An additional 4 million people were included in the latest numbers of enrollees from the 38 states where HealthCare.gov is available. About 42 percent of the total 9.6 million people who received health insurance coverage through HealthCare.gov this year were new to the exchange.
HHS Secretary Sylvia Burwell said that the success of the enrollment season exceeded their expectations.
She pointed out that about 2.7 million of newly insured consumers this year were between 18 to 34 years old, which represents a higher number of young enrollees compared to last year's figures.
Advocates of the Affordable Care Act estimated that there will be a significant increase in the number of enrollees following a particularly strong December and the lull that often occurs during the holiday season.
As many as 700,000 consumers signed up for ObamaCare coverage during the final week of January. By comparison, more than 1 million people signed up for the program during the final week of enrollment in 2015.
Kevin Counihan, CEO of HealthCare.gov, shared his optimism about the success of the 2016 enrollment season.
"I'll just be blunt with you. We knocked the lights out this year. We did a great job," Counihan said.
"Is it perfect? No. Do we have more to do? You bet. But it's been a great year."
ObamaCare supporter Charles Gaba has been tracking enrollment numbers through the website acasignups.net.
He said that he had to adjust his forecast regarding the national enrollment on the federal and state exchanges twice in the month of January alone from 14.7 million to about 12.9 million as a result of what he considers an "underwhelming" enrollment.
Meanwhile, John Goodman, a health economist who opposes ObamaCare, expressed a pessimistic view of the enrollment. He said that there are still millions of Americans who do not have health insurance coverage.

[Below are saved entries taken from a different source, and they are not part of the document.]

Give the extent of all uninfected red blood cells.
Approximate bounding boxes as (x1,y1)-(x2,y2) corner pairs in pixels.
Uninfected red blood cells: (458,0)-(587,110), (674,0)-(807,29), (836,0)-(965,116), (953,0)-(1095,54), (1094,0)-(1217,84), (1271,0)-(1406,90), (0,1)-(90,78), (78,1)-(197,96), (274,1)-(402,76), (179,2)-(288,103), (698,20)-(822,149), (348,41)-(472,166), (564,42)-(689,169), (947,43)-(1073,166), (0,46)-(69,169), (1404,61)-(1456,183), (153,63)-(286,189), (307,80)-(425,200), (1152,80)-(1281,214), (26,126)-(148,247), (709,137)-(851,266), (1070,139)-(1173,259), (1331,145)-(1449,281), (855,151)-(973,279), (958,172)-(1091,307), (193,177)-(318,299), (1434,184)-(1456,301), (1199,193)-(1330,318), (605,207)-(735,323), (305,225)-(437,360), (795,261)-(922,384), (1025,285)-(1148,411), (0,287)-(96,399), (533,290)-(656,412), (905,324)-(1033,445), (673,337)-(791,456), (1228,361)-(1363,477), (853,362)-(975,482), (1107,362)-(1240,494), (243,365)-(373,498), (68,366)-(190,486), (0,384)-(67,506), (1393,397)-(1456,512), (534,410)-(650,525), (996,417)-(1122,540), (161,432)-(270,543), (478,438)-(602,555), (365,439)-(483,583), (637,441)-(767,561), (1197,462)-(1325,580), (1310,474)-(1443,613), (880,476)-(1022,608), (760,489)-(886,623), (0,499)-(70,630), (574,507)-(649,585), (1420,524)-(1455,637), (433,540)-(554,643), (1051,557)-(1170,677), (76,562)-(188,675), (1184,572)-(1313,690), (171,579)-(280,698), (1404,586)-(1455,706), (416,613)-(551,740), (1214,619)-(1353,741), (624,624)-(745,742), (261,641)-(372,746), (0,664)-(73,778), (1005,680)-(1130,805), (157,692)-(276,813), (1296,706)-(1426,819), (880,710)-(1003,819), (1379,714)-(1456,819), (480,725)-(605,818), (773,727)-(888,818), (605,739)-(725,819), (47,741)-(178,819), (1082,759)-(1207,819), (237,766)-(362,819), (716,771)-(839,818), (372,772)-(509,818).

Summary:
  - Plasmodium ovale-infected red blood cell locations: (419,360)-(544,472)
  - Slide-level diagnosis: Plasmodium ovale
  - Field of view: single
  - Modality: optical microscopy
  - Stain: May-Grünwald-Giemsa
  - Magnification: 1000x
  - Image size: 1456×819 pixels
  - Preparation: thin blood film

He argued that for every individual who receives insurance through the exchanges, there are three others who choose to remain uninsured. This means that the enrollment has failed as a social experiment overall.
Goodman, who is the head of the Goodman Institute for Public Policy Institute and an adviser to a number of Republican politicians, said that one of the primary concerns people have regarding the enrollment is that many of those who signed up are individuals who are eligible for the highest available subsidies or those who are likely to face pricy medical bills because of their sickness.
Goodman said that even though the Obama administration has imposed new restrictions on the eligibility of people to enroll to the insurance program, some individuals will be able to find ways to take advantage of the system.